This repository contains the DAG code used in the Use Cohere and OpenSearch to analyze customer feedback in an MLOps pipeline use case.

The DAG in this repository uses the following packages:

How to use this repository

This section explains how to run this repository with Airflow. Note that you will need to copy the contents of the .env_example file to a newly created .env file and provide your own value for <your-cohere-api-key>. You can find your Cohere API key in the Cohere dashboard, a free account is sufficient to run this example.

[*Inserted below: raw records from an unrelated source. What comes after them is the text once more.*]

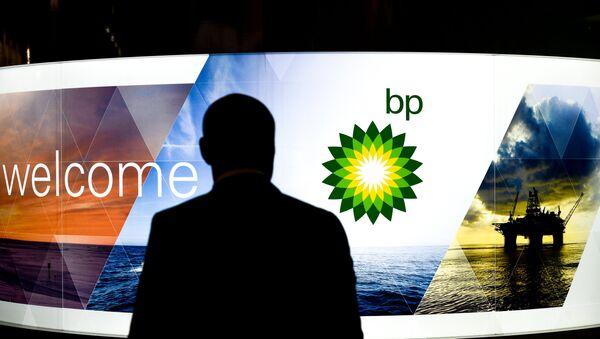 Стенд bp на Мировой нефтяной выставке, фото из архива - Sputnik Грузия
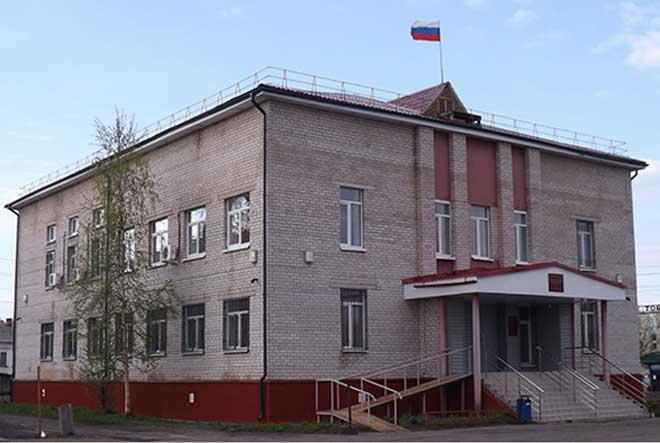 Холмогорский районный суд Архангельской области 1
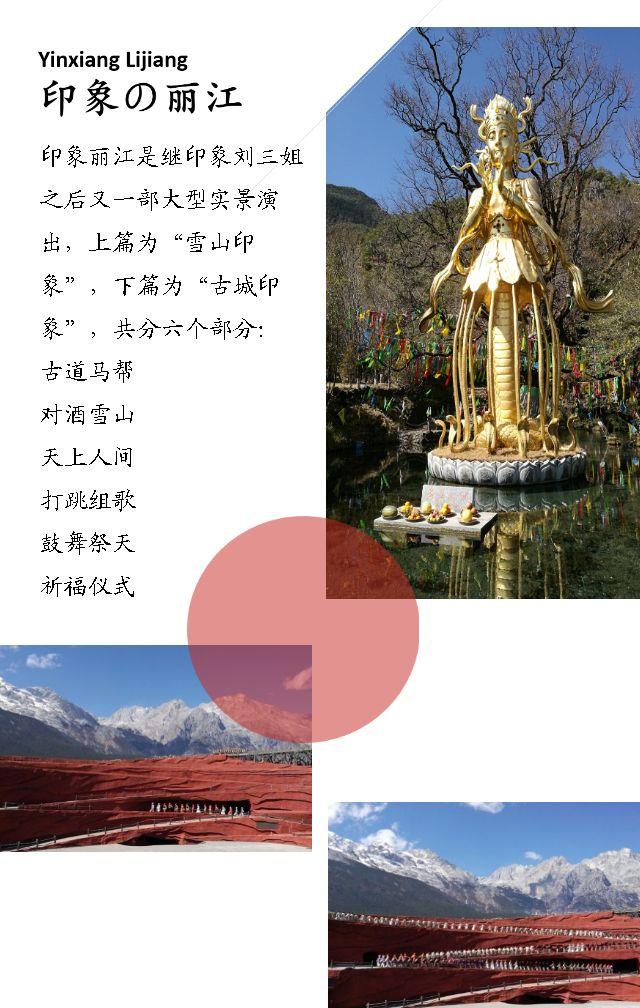 印象云南旅游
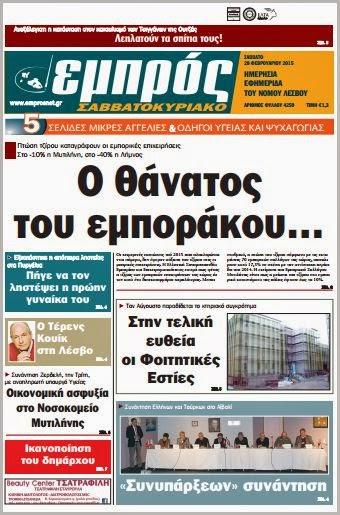Ημερήσια εφημερίδα της Λέσβου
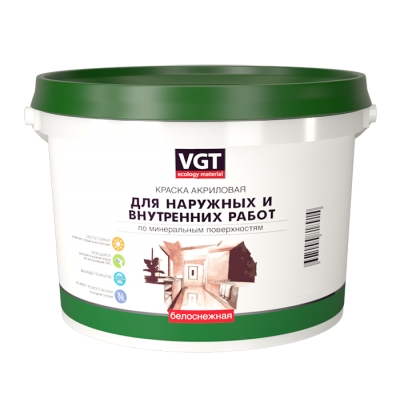 Краска моющаяся для наружных и внутренних работ VGT ВД-АК-1180 белоснежная 15 кг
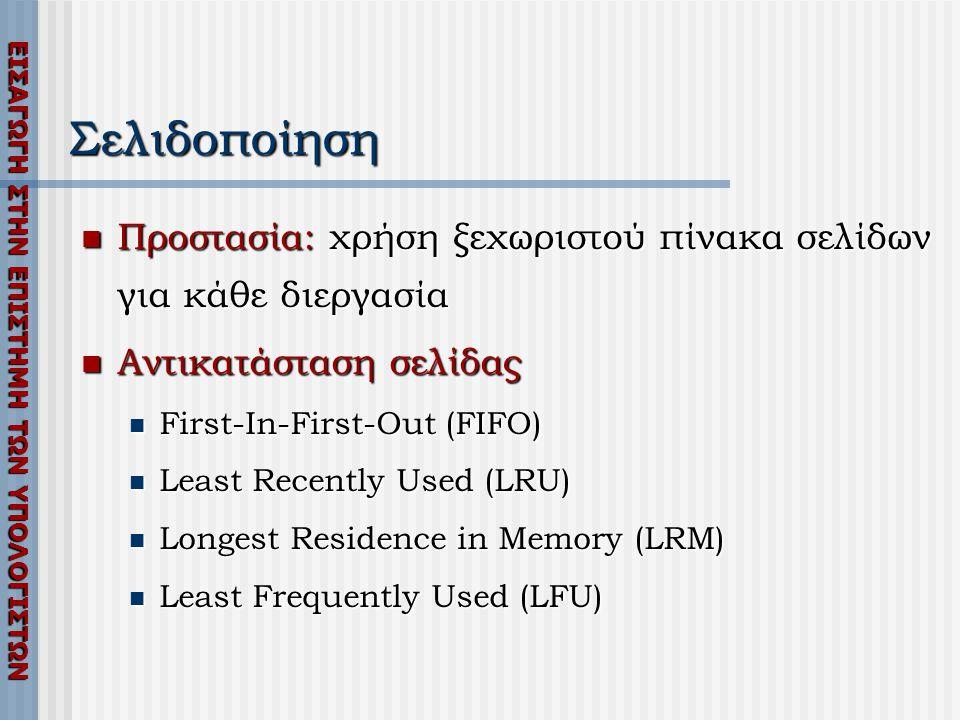 ΕΙΣΑΓΩΓΗ ΣΤΗΝ ΕΠΙΣΤΗΜΗ ΤΩΝ ΥΠΟΛΟΓΙΣΤΩΝ Σελιδοποίηση  Προστασία: χρήση ξεχωριστού πίνακα σελίδων για κάθε διεργασία  Αντικατάσταση σελίδας  First-In-First-Out (FIFO)  Least Recently Used (LRU)  Longest Residence in Memory (LRM)  Least Frequently Used (LFU)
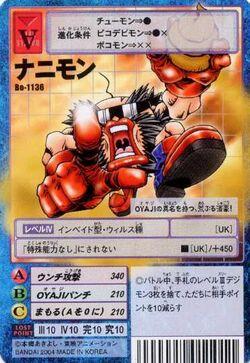 Nanimon Bo-1136 (DM)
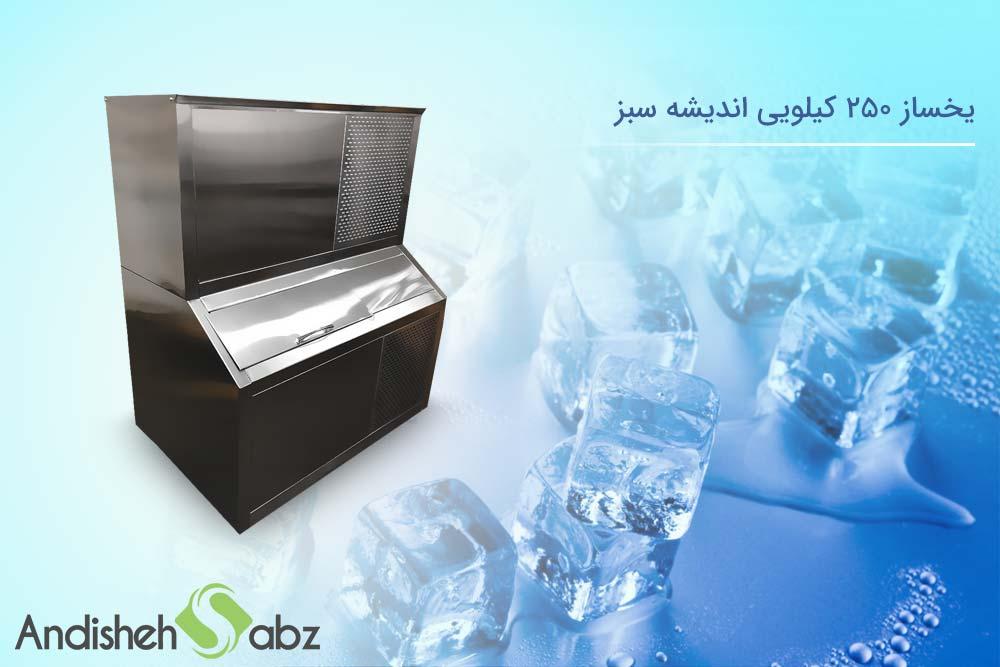 مشخصات فنی یخساز 250 کیلوگرمی - اندیشه سبز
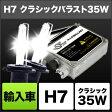 SPHERE LIGHT スフィアライト その他灯火類 輸入車用HIDコンバージョンキット クラシックバラスト 35W H7 タイプ:3000K(Yellow、3年保証)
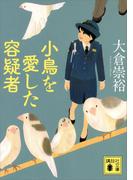 小鳥を愛した容疑者(講談社文庫)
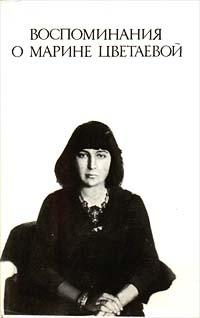 Воспоминания о Марине Цветаевой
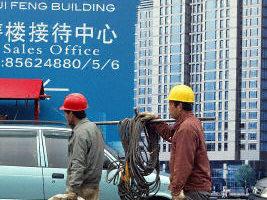 2003年中國十大暴利行業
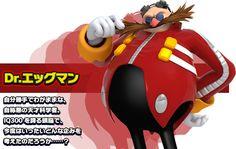 Dr Eggman - Sonic Lost World (Sega)
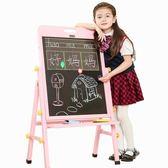 小黑板兒童實木畫板畫架雙面磁性支架式家用可升降白板畫畫寫字板igo 法布蕾輕時尚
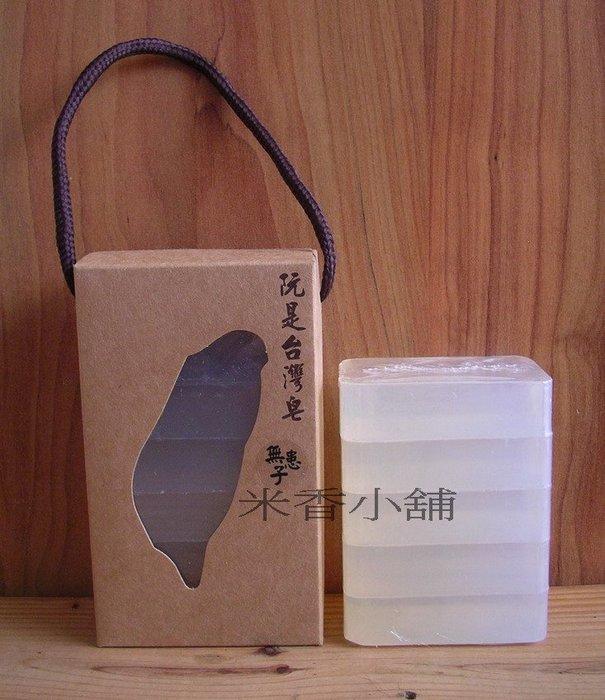 阮是台灣無患子手工皂 手工皂--100gX5入
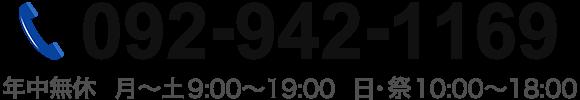 電話:0120-75-1169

Download the Astro CLI to run Airflow locally in Docker. astro is the only package you will need to install locally.

  1. Run git clone https://github.com/astronomer/airflow-pgvector-tutorial.git on your computer to create a local clone of this repository.
  2. Install the Astro CLI by following the steps in the Astro CLI documentation. Docker Desktop/Docker Engine is a prerequisite, but you don't need in-depth Docker knowledge to run Airflow with the Astro CLI.
  3. Run astro dev start in your cloned repository.
  4. After your Astro project has started. View the Airflow UI at localhost:8080.

In this project astro dev start spins up 6 Docker containers:

  • The Airflow webserver, which runs the Airflow UI and can be accessed at https://localhost:8080/.
  • The Airflow scheduler, which is responsible for monitoring and triggering tasks.
  • The Airflow triggerer, which is an Airflow component used to run deferrable operators.
  • The Airflow metadata database, which is a Postgres database that runs on port 5432.
  • A Python container running a mock API that generates synthetic customer feedback data, accessible at port 5000.
  • A local OpenSearch instance, that runs on port 9200.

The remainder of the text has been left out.